* Begin Records supplied *

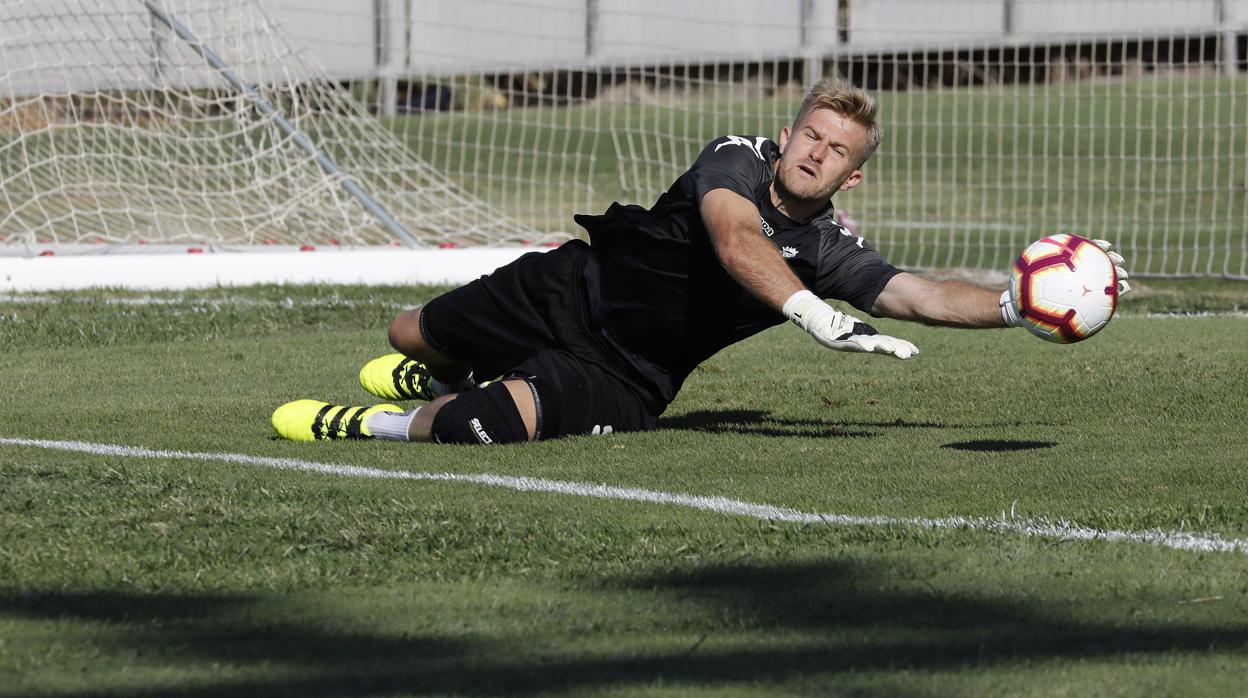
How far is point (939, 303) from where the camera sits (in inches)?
236

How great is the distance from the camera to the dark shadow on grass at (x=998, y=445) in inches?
231

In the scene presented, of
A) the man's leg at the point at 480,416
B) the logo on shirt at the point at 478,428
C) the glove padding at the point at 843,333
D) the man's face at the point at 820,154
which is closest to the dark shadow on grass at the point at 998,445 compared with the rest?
the glove padding at the point at 843,333

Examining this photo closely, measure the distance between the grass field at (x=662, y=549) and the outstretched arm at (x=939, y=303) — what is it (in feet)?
1.40

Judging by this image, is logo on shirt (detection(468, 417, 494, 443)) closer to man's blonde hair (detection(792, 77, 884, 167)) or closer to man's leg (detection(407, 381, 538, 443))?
man's leg (detection(407, 381, 538, 443))

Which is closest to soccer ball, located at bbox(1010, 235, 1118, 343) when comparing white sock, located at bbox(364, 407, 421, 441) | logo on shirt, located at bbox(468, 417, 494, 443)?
logo on shirt, located at bbox(468, 417, 494, 443)

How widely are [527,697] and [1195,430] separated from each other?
3.73m

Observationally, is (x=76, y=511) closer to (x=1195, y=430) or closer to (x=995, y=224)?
(x=1195, y=430)

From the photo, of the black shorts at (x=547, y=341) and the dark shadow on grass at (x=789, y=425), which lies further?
the dark shadow on grass at (x=789, y=425)

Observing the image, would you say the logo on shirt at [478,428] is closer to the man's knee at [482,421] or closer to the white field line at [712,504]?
the man's knee at [482,421]

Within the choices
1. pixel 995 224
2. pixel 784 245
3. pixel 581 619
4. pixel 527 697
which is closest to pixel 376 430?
pixel 784 245

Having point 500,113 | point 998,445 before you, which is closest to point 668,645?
point 998,445

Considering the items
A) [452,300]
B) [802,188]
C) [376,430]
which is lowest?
[376,430]

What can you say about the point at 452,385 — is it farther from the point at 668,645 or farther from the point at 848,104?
the point at 668,645

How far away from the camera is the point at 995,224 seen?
1872 centimetres
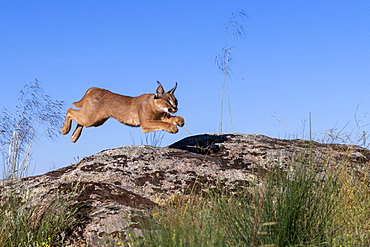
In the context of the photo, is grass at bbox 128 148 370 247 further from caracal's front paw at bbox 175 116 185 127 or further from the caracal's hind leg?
the caracal's hind leg

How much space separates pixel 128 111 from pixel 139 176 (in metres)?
3.65

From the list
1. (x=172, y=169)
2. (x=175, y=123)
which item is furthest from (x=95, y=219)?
(x=175, y=123)

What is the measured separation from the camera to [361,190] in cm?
497

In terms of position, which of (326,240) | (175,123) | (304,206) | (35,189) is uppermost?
(175,123)

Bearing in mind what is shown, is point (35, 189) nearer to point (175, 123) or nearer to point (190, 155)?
point (190, 155)

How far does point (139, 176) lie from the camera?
5.12 m

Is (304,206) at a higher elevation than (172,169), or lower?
lower

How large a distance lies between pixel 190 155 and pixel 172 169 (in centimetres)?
55

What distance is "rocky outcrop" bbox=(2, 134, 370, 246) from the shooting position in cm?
425

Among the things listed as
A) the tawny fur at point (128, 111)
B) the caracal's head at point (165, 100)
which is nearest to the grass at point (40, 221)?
the tawny fur at point (128, 111)

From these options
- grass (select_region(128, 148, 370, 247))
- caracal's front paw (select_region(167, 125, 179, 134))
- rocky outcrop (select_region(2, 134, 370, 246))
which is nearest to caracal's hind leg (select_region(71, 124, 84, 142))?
caracal's front paw (select_region(167, 125, 179, 134))

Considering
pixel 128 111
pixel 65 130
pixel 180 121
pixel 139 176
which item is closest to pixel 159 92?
pixel 180 121

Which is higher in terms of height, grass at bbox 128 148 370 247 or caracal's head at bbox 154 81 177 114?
caracal's head at bbox 154 81 177 114

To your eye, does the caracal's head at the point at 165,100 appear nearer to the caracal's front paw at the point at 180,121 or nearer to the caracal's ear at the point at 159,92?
the caracal's ear at the point at 159,92
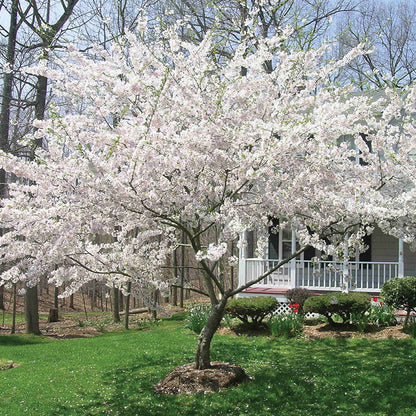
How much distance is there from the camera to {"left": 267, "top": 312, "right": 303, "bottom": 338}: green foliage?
32.8 ft

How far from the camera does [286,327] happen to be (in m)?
9.99

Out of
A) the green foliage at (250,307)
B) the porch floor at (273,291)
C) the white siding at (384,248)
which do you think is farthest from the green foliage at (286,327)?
the white siding at (384,248)

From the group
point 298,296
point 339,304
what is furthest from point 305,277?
point 339,304

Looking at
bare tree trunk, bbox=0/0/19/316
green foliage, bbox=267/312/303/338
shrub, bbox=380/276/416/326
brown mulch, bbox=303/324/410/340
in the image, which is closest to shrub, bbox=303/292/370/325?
brown mulch, bbox=303/324/410/340

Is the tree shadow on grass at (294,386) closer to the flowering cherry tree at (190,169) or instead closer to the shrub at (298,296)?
the flowering cherry tree at (190,169)

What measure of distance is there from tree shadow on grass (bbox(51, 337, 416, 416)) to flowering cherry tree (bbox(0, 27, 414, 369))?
3.17 ft

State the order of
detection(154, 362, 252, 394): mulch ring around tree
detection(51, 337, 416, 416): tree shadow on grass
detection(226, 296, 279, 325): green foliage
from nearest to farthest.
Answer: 1. detection(51, 337, 416, 416): tree shadow on grass
2. detection(154, 362, 252, 394): mulch ring around tree
3. detection(226, 296, 279, 325): green foliage

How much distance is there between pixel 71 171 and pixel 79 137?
58cm

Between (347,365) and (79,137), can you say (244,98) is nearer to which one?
(79,137)

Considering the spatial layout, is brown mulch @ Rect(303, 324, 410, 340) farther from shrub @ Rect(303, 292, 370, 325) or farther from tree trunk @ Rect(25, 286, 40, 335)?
tree trunk @ Rect(25, 286, 40, 335)

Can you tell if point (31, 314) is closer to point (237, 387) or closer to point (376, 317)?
point (237, 387)

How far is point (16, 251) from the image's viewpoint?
7.15 meters

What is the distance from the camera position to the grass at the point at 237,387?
19.4 feet

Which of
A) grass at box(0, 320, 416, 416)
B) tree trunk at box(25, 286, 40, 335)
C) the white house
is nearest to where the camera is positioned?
grass at box(0, 320, 416, 416)
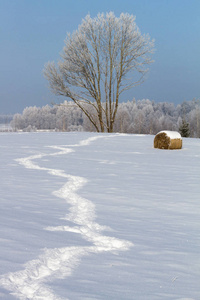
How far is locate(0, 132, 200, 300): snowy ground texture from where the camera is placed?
2.24 m

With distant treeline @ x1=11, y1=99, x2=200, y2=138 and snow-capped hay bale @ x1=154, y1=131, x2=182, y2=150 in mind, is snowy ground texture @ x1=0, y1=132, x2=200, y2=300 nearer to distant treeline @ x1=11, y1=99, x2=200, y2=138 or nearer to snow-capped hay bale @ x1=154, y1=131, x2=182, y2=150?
snow-capped hay bale @ x1=154, y1=131, x2=182, y2=150

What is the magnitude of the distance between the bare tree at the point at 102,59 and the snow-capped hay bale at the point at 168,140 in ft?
40.4

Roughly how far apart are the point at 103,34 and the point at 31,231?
21822 mm

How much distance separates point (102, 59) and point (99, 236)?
21700mm

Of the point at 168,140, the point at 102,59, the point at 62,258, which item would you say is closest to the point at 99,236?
the point at 62,258

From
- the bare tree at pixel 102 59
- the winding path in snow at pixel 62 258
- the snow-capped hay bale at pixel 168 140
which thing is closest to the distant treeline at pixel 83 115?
the bare tree at pixel 102 59

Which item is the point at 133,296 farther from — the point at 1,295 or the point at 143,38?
the point at 143,38

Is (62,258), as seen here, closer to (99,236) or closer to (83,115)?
(99,236)

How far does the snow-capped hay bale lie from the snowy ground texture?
506 centimetres

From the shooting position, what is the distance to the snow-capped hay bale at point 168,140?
11.6 metres

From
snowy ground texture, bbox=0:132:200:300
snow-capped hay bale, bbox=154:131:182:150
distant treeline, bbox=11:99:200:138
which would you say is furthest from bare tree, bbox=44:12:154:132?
distant treeline, bbox=11:99:200:138

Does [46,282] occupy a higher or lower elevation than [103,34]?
lower

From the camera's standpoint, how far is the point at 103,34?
23.3 meters

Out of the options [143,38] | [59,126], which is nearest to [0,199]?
[143,38]
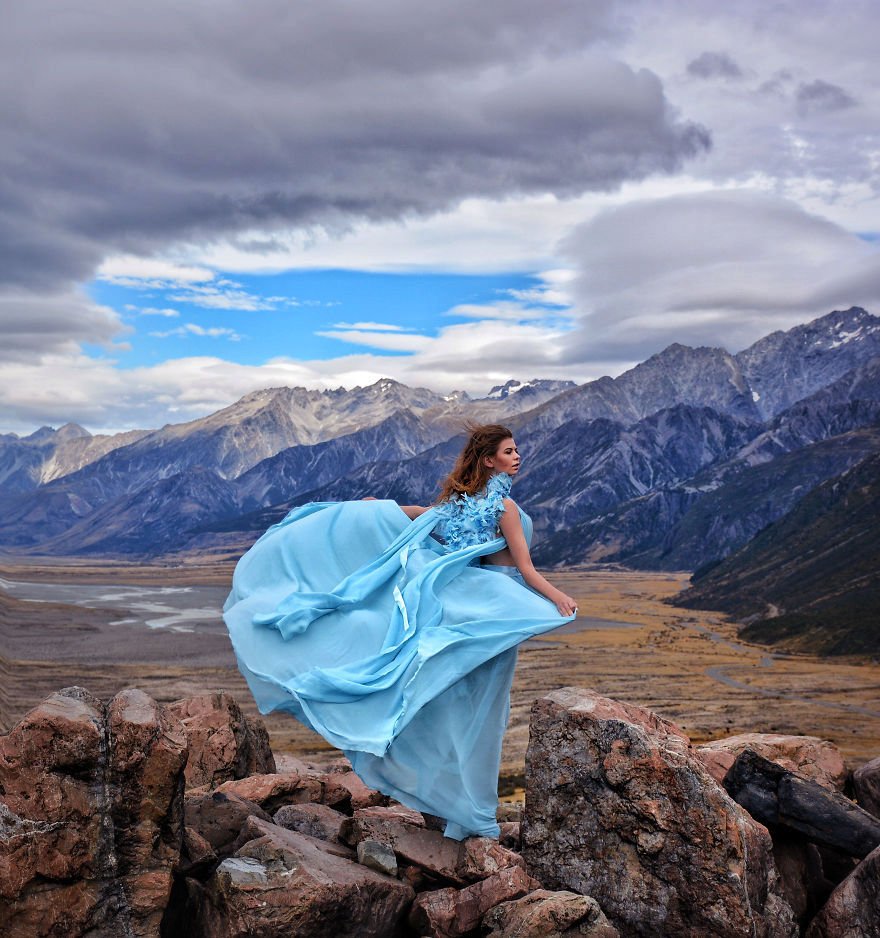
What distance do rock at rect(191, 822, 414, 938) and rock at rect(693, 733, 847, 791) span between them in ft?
16.3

* End Records supplied *

▶ Short problem:
Copy the data word for word, beginning at the line that contains "From the camera's" and continuing through the last line of the data. Leave out the pictures.

▶ Written answer:
From the camera's standpoint, how far is the point at 103,34?
23.3 meters

Out of the options [143,38] | [59,126], which is nearest to [0,199]?
[143,38]
What distance do rock at rect(191, 822, 414, 938) and rock at rect(693, 733, 847, 791) span between them in ft?
16.3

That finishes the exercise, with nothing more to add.